Lettres d'amour : L'amour sous la pluie
Scène

Lettres d’amour : L’amour sous la pluie

Metteur en scène français de plus en plus habitué de la scène d’Espace GO, David Bobée crée à Montréal avec Macha Limonchik, Dear Criminals et Evelyne de la Chenelière un spectacle d’amour et d’orage.

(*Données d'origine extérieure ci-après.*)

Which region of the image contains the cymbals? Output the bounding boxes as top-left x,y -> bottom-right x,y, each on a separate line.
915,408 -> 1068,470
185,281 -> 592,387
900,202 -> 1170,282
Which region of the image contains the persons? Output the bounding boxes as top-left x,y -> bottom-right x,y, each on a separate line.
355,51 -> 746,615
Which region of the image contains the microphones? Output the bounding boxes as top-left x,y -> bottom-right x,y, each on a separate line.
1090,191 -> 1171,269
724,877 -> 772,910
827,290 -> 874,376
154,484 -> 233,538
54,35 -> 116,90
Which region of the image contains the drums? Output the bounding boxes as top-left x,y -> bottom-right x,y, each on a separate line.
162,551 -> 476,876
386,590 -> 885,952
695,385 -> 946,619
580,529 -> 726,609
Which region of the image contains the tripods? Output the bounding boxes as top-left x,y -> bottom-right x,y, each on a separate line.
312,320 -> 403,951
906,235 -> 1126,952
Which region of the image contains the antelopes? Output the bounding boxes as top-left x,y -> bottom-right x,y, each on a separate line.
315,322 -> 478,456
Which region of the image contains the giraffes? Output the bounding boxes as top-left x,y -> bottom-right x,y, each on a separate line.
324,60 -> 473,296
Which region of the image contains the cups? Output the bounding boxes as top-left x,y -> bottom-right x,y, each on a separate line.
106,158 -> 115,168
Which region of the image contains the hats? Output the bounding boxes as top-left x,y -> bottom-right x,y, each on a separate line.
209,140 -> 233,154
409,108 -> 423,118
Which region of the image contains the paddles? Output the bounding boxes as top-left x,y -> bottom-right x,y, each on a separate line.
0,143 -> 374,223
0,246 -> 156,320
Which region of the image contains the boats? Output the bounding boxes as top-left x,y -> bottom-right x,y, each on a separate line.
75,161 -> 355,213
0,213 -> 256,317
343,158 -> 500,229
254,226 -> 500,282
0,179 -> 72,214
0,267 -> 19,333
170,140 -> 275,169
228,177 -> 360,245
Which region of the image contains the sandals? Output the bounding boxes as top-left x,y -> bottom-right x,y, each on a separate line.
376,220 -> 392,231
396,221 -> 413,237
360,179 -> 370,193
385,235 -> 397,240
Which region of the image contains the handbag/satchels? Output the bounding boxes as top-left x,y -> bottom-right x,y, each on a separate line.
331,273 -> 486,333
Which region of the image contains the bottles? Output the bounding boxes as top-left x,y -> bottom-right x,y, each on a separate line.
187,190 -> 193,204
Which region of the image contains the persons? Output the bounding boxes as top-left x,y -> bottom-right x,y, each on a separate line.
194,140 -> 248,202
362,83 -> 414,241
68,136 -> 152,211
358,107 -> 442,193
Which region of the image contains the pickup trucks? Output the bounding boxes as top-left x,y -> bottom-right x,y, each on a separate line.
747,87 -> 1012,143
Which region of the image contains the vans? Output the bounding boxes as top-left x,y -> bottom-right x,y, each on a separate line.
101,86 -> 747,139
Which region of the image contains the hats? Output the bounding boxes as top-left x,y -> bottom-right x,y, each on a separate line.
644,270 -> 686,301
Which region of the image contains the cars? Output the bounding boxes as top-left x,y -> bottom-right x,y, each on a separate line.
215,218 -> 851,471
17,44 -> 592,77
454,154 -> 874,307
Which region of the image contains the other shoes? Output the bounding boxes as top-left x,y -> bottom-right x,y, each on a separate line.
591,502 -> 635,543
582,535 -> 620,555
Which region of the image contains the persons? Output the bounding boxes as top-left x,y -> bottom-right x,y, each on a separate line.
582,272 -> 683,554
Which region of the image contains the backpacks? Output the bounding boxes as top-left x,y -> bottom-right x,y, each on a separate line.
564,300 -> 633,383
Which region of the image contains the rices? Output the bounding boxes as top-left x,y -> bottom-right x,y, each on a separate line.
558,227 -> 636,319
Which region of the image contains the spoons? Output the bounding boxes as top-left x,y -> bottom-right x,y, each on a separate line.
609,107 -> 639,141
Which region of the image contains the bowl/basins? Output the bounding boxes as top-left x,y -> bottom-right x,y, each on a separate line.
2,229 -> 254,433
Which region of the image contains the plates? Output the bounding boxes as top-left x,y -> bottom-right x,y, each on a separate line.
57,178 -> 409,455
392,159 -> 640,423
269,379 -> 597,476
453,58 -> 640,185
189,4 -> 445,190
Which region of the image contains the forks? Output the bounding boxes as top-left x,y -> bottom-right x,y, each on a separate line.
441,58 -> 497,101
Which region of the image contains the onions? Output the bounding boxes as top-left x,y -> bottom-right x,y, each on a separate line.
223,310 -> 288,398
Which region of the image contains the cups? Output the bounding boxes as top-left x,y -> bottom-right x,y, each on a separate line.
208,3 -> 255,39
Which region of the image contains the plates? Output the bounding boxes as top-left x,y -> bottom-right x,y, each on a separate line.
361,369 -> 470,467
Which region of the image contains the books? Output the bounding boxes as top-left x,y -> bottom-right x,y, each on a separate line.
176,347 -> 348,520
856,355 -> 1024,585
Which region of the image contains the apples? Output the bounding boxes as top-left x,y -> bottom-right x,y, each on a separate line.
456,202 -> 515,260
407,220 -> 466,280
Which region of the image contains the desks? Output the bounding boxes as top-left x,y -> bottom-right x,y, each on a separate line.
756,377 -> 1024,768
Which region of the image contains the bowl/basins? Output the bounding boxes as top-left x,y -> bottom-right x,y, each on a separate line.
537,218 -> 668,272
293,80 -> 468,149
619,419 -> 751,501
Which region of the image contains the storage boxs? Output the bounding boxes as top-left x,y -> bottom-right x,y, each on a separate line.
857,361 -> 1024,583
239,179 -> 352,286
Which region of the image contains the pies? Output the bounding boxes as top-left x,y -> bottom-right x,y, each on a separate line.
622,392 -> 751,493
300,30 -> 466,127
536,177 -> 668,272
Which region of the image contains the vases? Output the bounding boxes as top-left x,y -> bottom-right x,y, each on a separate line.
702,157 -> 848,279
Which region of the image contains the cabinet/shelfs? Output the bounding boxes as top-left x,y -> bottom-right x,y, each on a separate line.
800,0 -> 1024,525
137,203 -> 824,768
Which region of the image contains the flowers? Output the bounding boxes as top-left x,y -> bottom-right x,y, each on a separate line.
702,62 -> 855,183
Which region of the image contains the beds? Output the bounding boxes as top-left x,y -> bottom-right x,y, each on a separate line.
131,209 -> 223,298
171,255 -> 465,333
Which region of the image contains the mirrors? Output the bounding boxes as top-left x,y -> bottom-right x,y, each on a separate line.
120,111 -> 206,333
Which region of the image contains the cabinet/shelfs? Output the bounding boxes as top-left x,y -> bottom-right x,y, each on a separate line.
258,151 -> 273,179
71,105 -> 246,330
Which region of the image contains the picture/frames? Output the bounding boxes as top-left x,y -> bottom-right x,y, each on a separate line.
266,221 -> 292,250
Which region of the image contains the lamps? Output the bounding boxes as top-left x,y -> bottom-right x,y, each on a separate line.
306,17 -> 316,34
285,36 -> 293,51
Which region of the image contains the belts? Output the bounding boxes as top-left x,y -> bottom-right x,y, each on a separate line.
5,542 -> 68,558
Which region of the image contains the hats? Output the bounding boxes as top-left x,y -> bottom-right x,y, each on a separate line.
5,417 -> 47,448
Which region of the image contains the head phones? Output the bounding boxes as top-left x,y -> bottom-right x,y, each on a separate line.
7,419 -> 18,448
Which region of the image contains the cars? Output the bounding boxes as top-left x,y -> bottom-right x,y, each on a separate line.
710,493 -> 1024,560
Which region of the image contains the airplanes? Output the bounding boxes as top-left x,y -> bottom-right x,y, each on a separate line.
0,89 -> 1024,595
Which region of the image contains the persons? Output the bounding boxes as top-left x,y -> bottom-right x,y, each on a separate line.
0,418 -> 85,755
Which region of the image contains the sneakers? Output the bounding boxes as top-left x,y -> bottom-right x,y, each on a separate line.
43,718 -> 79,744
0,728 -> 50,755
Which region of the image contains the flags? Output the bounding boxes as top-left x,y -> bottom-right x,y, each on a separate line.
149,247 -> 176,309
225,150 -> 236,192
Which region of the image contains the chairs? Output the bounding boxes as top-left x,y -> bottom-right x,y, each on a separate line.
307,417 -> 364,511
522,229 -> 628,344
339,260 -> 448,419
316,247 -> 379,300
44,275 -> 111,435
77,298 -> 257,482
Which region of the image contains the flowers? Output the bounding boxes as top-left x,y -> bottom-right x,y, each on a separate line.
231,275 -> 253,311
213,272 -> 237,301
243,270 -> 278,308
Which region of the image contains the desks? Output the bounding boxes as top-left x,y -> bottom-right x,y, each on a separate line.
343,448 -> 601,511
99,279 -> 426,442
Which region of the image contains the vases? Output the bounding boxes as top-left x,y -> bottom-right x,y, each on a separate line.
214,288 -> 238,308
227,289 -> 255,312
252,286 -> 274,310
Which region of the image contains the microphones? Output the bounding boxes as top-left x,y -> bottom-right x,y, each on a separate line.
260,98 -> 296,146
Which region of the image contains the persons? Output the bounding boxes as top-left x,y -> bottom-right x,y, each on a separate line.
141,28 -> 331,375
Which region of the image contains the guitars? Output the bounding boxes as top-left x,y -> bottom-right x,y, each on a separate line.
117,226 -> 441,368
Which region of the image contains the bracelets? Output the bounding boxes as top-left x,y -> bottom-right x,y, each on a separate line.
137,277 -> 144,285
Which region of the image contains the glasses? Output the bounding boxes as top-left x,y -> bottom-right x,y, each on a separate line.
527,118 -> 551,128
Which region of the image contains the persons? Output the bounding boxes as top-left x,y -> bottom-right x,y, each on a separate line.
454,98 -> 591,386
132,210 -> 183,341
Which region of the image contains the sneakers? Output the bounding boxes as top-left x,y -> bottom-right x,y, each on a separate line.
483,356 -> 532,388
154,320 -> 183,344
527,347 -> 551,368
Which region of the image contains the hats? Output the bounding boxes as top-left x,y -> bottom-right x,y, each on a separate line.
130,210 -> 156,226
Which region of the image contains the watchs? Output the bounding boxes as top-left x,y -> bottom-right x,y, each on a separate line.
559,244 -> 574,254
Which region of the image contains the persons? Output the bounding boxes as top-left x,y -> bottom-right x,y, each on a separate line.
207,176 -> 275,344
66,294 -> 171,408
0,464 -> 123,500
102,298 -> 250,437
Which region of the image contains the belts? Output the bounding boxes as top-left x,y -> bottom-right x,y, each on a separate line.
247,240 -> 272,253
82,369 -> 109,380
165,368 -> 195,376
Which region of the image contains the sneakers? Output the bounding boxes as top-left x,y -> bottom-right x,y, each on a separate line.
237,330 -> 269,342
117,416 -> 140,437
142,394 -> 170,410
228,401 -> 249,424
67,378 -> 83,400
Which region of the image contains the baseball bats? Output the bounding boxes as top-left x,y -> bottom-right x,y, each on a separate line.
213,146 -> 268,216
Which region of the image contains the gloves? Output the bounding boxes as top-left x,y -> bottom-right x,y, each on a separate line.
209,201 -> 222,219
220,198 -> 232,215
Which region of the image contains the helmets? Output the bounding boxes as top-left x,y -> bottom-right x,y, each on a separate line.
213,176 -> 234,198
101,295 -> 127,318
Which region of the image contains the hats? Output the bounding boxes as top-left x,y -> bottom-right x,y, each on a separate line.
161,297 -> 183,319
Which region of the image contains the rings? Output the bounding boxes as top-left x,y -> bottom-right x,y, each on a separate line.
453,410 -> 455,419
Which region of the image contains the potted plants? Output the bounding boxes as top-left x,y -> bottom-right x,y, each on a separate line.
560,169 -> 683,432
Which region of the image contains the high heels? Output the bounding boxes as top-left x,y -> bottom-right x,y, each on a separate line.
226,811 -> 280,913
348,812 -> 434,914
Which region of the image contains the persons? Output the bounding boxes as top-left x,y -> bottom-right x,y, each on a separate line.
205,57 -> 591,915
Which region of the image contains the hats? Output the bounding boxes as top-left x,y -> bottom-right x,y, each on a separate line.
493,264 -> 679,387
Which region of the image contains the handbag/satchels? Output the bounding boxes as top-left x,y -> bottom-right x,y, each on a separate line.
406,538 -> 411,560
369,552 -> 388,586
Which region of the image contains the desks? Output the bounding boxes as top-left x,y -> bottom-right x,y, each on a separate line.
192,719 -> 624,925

Ça s’intitule Les lettres d’amour. Au pluriel. Parce que dans la même lettre rédigée par une femme en deuil d’amour se cachent d’autres lettres. Des ébauches cent fois remises sur le métier. Mais aussi les lettres d’Ariane à Thésée, de Phèdre à Hippolyte, de Pénélope à Ulysse. Les mots d’Evelyne de la Chenelière et ceux d’Ovide se croisent dans un même souffle, évoquant la même brûlure. «Dans un moment de douleur amoureuse d’une extrême intensité, explique le metteur en scène David Bobée, cette femme qui écrit ressent le besoin de faire appel à des figures plus grandes qu’elle, plus grandes que nature: de quoi faire écho à sa tragédie en recourant aux tragédies ancestrales et aux grandes figures mythologiques que sont Didon, Ariane, Phèdre ou Pénélope.»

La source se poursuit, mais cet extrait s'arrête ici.